> 指示:
下のリストについて、「What is the distance」を含む行からリストの最後の行までを、両端の行も含めて一字一句そのまま書き写してください。

______

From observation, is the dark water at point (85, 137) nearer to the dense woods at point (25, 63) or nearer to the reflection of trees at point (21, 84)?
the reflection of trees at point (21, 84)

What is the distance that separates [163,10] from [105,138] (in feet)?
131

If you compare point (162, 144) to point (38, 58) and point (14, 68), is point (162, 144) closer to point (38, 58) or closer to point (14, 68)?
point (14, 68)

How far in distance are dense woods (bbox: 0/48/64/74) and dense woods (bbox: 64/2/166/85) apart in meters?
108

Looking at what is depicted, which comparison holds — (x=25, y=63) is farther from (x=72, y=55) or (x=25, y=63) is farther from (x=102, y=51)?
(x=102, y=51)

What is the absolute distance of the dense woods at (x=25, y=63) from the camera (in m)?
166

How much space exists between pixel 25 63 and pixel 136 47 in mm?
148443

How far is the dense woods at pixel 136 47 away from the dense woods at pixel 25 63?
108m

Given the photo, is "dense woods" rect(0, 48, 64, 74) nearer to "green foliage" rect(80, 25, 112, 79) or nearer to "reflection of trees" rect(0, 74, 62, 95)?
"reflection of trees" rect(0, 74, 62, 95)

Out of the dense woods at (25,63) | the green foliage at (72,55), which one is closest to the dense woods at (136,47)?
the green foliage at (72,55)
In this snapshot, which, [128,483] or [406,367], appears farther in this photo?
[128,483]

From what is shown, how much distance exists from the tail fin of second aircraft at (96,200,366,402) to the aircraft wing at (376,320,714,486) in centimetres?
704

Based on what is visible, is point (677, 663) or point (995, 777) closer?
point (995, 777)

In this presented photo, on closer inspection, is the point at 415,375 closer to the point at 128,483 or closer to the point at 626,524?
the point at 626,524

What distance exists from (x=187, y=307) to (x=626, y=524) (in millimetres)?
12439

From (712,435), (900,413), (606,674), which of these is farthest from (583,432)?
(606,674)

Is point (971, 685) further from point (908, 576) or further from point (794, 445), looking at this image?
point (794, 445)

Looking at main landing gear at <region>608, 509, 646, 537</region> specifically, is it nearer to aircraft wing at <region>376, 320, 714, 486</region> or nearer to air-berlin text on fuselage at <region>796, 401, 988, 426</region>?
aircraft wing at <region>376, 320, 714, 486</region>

______

> 解答は以下:
What is the distance that separates [163,10] from [105,138] (in feet)?
131

If you compare point (162, 144) to point (38, 58) and point (14, 68), is point (162, 144) closer to point (38, 58) or closer to point (14, 68)?
point (14, 68)

How far in distance are dense woods (bbox: 0/48/64/74) and dense woods (bbox: 64/2/166/85) apart in meters?
108

Looking at what is depicted, which comparison holds — (x=25, y=63) is farther from (x=72, y=55) or (x=25, y=63) is farther from (x=102, y=51)?
(x=102, y=51)

What is the absolute distance of the dense woods at (x=25, y=63) from the camera (in m)?
166

How much space exists between pixel 25 63 and pixel 136 47 in mm?
148443

How far is the dense woods at pixel 136 47 away from the dense woods at pixel 25 63?
108m

Given the photo, is "dense woods" rect(0, 48, 64, 74) nearer to "green foliage" rect(80, 25, 112, 79) or nearer to "reflection of trees" rect(0, 74, 62, 95)?
"reflection of trees" rect(0, 74, 62, 95)

Out of the dense woods at (25,63) | the green foliage at (72,55), which one is closest to the dense woods at (136,47)?
the green foliage at (72,55)
In this snapshot, which, [128,483] or [406,367], appears farther in this photo?
[128,483]

From what is shown, how much distance exists from the tail fin of second aircraft at (96,200,366,402) to the aircraft wing at (376,320,714,486) in centimetres?
704

Based on what is visible, is point (677, 663) or point (995, 777) closer?
point (995, 777)

In this presented photo, on closer inspection, is the point at 415,375 closer to the point at 128,483 or closer to the point at 626,524?
the point at 626,524

What distance exists from (x=187, y=307) to (x=626, y=524) (in millimetres)?
12439

From (712,435), (900,413), (606,674), which of these is farthest from (583,432)?
(606,674)

Is point (971, 685) further from point (908, 576) or further from point (794, 445), looking at this image?
point (794, 445)

Looking at main landing gear at <region>608, 509, 646, 537</region> specifically, is it nearer to aircraft wing at <region>376, 320, 714, 486</region> or nearer to air-berlin text on fuselage at <region>796, 401, 988, 426</region>?
aircraft wing at <region>376, 320, 714, 486</region>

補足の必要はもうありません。